In order to accomplish the above, the following was used:

~/p/awk_pad ❯ awk -F ',' '{OFS=","};{print $1, $2, sprintf("%011d", $3)}' out.csv > out_clean.csv

Let’s break this down, the awk command is a typical *NIX tool, which according to the manual page is short for gawk, a “pattern scanning and processing language”. I’m not going into the interals, since it’s far too detailed; instead, I’d cover the above command alone.

The general syntax is as follows:

awk options 'selection _criteria {action }' input-file > output-file

Firstly, -F ',' is an option used to tell awk that the input file is comma-separated. This allows accesses of line-elements by the $ (i.e., $2 would access the 2nd element of every line), since awk works on a line-by-line basis.

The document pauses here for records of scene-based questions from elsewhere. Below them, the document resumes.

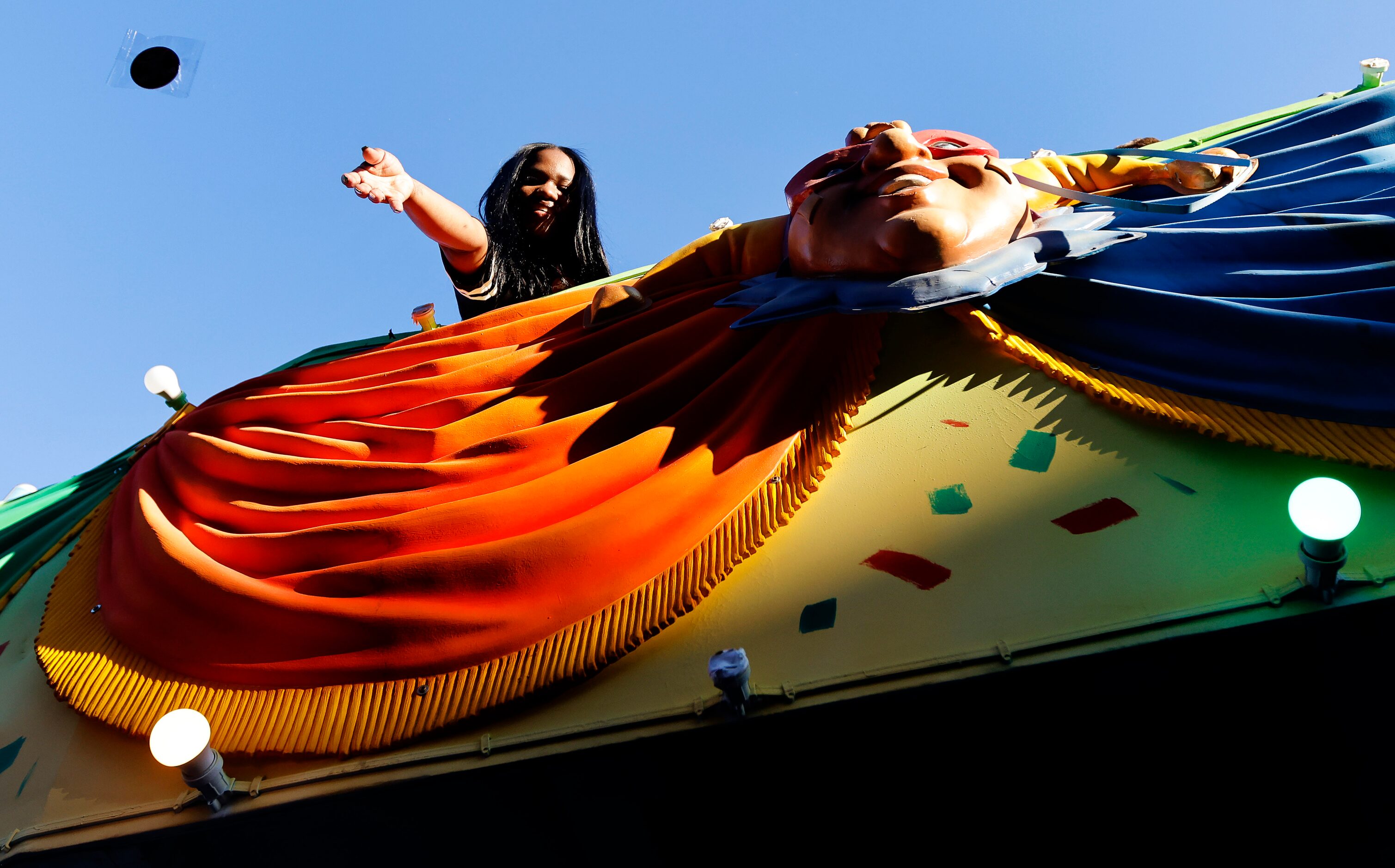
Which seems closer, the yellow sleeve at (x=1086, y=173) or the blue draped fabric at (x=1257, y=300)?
the blue draped fabric at (x=1257, y=300)

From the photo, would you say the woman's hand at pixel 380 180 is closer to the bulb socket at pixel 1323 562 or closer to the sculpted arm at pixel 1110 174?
the sculpted arm at pixel 1110 174

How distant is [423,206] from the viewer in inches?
137

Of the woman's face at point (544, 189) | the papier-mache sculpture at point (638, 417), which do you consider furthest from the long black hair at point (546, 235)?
the papier-mache sculpture at point (638, 417)

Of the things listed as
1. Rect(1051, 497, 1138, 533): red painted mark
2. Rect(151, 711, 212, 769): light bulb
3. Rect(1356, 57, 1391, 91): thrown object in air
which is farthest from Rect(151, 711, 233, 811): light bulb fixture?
Rect(1356, 57, 1391, 91): thrown object in air

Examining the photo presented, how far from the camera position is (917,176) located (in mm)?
2662

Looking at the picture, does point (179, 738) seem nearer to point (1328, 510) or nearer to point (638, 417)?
point (638, 417)

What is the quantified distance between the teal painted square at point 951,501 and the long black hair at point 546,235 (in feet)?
6.68

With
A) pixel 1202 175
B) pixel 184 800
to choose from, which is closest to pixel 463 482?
pixel 184 800

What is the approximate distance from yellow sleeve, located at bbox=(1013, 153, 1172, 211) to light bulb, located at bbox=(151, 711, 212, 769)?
7.79 feet

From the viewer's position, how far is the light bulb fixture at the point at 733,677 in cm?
186

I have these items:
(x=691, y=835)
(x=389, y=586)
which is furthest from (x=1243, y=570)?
(x=389, y=586)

The first part of the of the action is {OFS=","}, which tells awk that all arguments must be separated by the comma in output.

The second part of the action is {print $1, $2, sprintf("%011d", $3)}. This tells awk to output the first and second arguments (think first and second columns of the CSV file), followed by a zero-padded version of the third argument (column).

The %011d in this case says “print with precision of 11”, which ensures that the outpu is ALWAYS length eleven, anf if not is instead zero-padded. If the zero were replaced by a blank space " “, the resulting would have been space-padded strings.